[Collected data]
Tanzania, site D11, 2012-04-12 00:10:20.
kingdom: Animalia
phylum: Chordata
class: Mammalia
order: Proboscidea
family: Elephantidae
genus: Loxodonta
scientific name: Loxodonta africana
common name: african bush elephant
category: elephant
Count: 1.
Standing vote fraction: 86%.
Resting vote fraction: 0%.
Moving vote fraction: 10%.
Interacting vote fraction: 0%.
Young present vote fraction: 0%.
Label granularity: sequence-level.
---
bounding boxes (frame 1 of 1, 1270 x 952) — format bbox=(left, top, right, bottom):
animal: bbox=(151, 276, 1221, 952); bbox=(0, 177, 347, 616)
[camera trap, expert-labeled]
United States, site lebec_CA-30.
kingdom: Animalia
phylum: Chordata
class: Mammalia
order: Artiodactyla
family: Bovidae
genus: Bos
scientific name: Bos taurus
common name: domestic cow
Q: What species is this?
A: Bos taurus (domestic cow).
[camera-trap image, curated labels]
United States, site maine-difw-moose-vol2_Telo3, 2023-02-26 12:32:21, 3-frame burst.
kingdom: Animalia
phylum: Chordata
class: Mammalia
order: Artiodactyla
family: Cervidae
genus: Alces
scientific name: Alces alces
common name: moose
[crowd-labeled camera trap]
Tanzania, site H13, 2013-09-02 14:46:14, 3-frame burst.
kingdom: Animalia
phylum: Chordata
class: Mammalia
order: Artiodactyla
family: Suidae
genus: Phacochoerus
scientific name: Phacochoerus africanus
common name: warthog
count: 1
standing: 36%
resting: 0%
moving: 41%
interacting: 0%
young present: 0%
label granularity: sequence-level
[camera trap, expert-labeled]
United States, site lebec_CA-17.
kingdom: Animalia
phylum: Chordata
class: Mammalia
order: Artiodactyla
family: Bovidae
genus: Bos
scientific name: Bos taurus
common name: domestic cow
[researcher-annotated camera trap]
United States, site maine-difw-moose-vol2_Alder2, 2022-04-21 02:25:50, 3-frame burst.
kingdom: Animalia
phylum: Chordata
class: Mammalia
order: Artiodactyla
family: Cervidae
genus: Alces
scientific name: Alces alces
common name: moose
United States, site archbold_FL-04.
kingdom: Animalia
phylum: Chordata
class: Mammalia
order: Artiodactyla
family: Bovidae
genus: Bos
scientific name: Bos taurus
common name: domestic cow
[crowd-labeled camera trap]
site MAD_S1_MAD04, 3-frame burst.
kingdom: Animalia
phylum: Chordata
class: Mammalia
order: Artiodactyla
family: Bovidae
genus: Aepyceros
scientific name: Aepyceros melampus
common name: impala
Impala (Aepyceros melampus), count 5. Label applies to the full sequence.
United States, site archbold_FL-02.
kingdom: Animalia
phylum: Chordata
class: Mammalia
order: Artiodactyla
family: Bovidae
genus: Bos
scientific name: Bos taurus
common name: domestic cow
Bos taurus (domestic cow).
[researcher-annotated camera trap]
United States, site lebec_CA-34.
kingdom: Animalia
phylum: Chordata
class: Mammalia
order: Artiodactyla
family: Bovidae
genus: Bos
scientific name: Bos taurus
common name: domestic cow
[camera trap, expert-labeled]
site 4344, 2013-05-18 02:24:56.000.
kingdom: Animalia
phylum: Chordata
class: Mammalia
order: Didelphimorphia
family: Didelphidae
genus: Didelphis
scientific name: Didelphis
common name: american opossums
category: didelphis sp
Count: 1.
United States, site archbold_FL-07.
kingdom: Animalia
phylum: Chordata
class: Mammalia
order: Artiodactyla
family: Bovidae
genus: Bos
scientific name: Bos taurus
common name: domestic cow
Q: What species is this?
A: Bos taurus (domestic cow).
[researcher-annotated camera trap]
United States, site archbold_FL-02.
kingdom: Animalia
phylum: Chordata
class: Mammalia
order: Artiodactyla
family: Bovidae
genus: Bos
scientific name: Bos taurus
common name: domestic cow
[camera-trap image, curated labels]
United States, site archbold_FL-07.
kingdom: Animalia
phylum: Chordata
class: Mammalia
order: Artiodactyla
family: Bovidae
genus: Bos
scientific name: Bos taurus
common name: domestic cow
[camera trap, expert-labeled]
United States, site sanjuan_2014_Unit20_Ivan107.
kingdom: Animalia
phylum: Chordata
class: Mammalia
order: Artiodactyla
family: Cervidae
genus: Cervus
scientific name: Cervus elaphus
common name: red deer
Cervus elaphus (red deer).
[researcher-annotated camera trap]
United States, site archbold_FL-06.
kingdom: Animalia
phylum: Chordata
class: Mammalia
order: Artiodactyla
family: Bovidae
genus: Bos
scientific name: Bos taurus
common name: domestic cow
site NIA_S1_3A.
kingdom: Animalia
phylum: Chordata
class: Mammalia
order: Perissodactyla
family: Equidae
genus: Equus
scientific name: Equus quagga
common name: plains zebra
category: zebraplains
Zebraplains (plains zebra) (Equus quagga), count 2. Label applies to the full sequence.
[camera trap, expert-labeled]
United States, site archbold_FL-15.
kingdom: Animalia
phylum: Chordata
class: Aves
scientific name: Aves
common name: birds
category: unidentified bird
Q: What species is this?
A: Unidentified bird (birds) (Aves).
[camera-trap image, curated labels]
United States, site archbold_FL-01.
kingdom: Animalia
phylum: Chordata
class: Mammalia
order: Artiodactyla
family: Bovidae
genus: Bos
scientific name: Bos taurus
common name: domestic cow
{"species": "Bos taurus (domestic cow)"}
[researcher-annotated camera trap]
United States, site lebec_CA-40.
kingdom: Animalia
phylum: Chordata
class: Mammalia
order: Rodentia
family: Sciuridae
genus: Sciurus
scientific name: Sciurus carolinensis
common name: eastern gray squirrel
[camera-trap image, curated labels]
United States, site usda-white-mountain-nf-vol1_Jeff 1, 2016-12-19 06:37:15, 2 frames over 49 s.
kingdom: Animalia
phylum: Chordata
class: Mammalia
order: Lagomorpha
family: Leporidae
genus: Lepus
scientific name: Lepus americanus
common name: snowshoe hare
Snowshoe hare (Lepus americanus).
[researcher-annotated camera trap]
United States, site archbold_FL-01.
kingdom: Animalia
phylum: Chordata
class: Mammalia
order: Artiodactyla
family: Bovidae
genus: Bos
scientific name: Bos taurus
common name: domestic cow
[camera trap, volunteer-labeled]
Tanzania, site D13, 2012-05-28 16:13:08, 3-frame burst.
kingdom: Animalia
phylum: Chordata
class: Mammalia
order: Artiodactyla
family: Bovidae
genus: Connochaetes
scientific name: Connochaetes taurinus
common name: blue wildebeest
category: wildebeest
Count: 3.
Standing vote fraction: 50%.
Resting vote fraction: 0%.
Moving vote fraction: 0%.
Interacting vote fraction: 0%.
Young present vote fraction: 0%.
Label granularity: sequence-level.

* _Exercise objective_:
Write every record above out again exactly as it stands.

* _Completed exercise_:
Tanzania, site D11, 2012-04-12 00:10:20.
kingdom: Animalia
phylum: Chordata
class: Mammalia
order: Proboscidea
family: Elephantidae
genus: Loxodonta
scientific name: Loxodonta africana
common name: african bush elephant
category: elephant
Count: 1.
Standing vote fraction: 86%.
Resting vote fraction: 0%.
Moving vote fraction: 10%.
Interacting vote fraction: 0%.
Young present vote fraction: 0%.
Label granularity: sequence-level.
---
bounding boxes (frame 1 of 1, 1270 x 952) — format bbox=(left, top, right, bottom):
animal: bbox=(151, 276, 1221, 952); bbox=(0, 177, 347, 616)
[camera trap, expert-labeled]
United States, site lebec_CA-30.
kingdom: Animalia
phylum: Chordata
class: Mammalia
order: Artiodactyla
family: Bovidae
genus: Bos
scientific name: Bos taurus
common name: domestic cow
Q: What species is this?
A: Bos taurus (domestic cow).
[camera-trap image, curated labels]
United States, site maine-difw-moose-vol2_Telo3, 2023-02-26 12:32:21, 3-frame burst.
kingdom: Animalia
phylum: Chordata
class: Mammalia
order: Artiodactyla
family: Cervidae
genus: Alces
scientific name: Alces alces
common name: moose
[crowd-labeled camera trap]
Tanzania, site H13, 2013-09-02 14:46:14, 3-frame burst.
kingdom: Animalia
phylum: Chordata
class: Mammalia
order: Artiodactyla
family: Suidae
genus: Phacochoerus
scientific name: Phacochoerus africanus
common name: warthog
count: 1
standing: 36%
resting: 0%
moving: 41%
interacting: 0%
young present: 0%
label granularity: sequence-level
[camera trap, expert-labeled]
United States, site lebec_CA-17.
kingdom: Animalia
phylum: Chordata
class: Mammalia
order: Artiodactyla
family: Bovidae
genus: Bos
scientific name: Bos taurus
common name: domestic cow
[researcher-annotated camera trap]
United States, site maine-difw-moose-vol2_Alder2, 2022-04-21 02:25:50, 3-frame burst.
kingdom: Animalia
phylum: Chordata
class: Mammalia
order: Artiodactyla
family: Cervidae
genus: Alces
scientific name: Alces alces
common name: moose
United States, site archbold_FL-04.
kingdom: Animalia
phylum: Chordata
class: Mammalia
order: Artiodactyla
family: Bovidae
genus: Bos
scientific name: Bos taurus
common name: domestic cow
[crowd-labeled camera trap]
site MAD_S1_MAD04, 3-frame burst.
kingdom: Animalia
phylum: Chordata
class: Mammalia
order: Artiodactyla
family: Bovidae
genus: Aepyceros
scientific name: Aepyceros melampus
common name: impala
Impala (Aepyceros melampus), count 5. Label applies to the full sequence.
United States, site archbold_FL-02.
kingdom: Animalia
phylum: Chordata
class: Mammalia
order: Artiodactyla
family: Bovidae
genus: Bos
scientific name: Bos taurus
common name: domestic cow
Bos taurus (domestic cow).
[researcher-annotated camera trap]
United States, site lebec_CA-34.
kingdom: Animalia
phylum: Chordata
class: Mammalia
order: Artiodactyla
family: Bovidae
genus: Bos
scientific name: Bos taurus
common name: domestic cow
[camera trap, expert-labeled]
site 4344, 2013-05-18 02:24:56.000.
kingdom: Animalia
phylum: Chordata
class: Mammalia
order: Didelphimorphia
family: Didelphidae
genus: Didelphis
scientific name: Didelphis
common name: american opossums
category: didelphis sp
Count: 1.
United States, site archbold_FL-07.
kingdom: Animalia
phylum: Chordata
class: Mammalia
order: Artiodactyla
family: Bovidae
genus: Bos
scientific name: Bos taurus
common name: domestic cow
Q: What species is this?
A: Bos taurus (domestic cow).
[researcher-annotated camera trap]
United States, site archbold_FL-02.
kingdom: Animalia
phylum: Chordata
class: Mammalia
order: Artiodactyla
family: Bovidae
genus: Bos
scientific name: Bos taurus
common name: domestic cow
[camera-trap image, curated labels]
United States, site archbold_FL-07.
kingdom: Animalia
phylum: Chordata
class: Mammalia
order: Artiodactyla
family: Bovidae
genus: Bos
scientific name: Bos taurus
common name: domestic cow
[camera trap, expert-labeled]
United States, site sanjuan_2014_Unit20_Ivan107.
kingdom: Animalia
phylum: Chordata
class: Mammalia
order: Artiodactyla
family: Cervidae
genus: Cervus
scientific name: Cervus elaphus
common name: red deer
Cervus elaphus (red deer).
[researcher-annotated camera trap]
United States, site archbold_FL-06.
kingdom: Animalia
phylum: Chordata
class: Mammalia
order: Artiodactyla
family: Bovidae
genus: Bos
scientific name: Bos taurus
common name: domestic cow
site NIA_S1_3A.
kingdom: Animalia
phylum: Chordata
class: Mammalia
order: Perissodactyla
family: Equidae
genus: Equus
scientific name: Equus quagga
common name: plains zebra
category: zebraplains
Zebraplains (plains zebra) (Equus quagga), count 2. Label applies to the full sequence.
[camera trap, expert-labeled]
United States, site archbold_FL-15.
kingdom: Animalia
phylum: Chordata
class: Aves
scientific name: Aves
common name: birds
category: unidentified bird
Q: What species is this?
A: Unidentified bird (birds) (Aves).
[camera-trap image, curated labels]
United States, site archbold_FL-01.
kingdom: Animalia
phylum: Chordata
class: Mammalia
order: Artiodactyla
family: Bovidae
genus: Bos
scientific name: Bos taurus
common name: domestic cow
{"species": "Bos taurus (domestic cow)"}
[researcher-annotated camera trap]
United States, site lebec_CA-40.
kingdom: Animalia
phylum: Chordata
class: Mammalia
order: Rodentia
family: Sciuridae
genus: Sciurus
scientific name: Sciurus carolinensis
common name: eastern gray squirrel
[camera-trap image, curated labels]
United States, site usda-white-mountain-nf-vol1_Jeff 1, 2016-12-19 06:37:15, 2 frames over 49 s.
kingdom: Animalia
phylum: Chordata
class: Mammalia
order: Lagomorpha
family: Leporidae
genus: Lepus
scientific name: Lepus americanus
common name: snowshoe hare
Snowshoe hare (Lepus americanus).
[researcher-annotated camera trap]
United States, site archbold_FL-01.
kingdom: Animalia
phylum: Chordata
class: Mammalia
order: Artiodactyla
family: Bovidae
genus: Bos
scientific name: Bos taurus
common name: domestic cow
[camera trap, volunteer-labeled]
Tanzania, site D13, 2012-05-28 16:13:08, 3-frame burst.
kingdom: Animalia
phylum: Chordata
class: Mammalia
order: Artiodactyla
family: Bovidae
genus: Connochaetes
scientific name: Connochaetes taurinus
common name: blue wildebeest
category: wildebeest
Count: 3.
Standing vote fraction: 50%.
Resting vote fraction: 0%.
Moving vote fraction: 0%.
Interacting vote fraction: 0%.
Young present vote fraction: 0%.
Label granularity: sequence-level.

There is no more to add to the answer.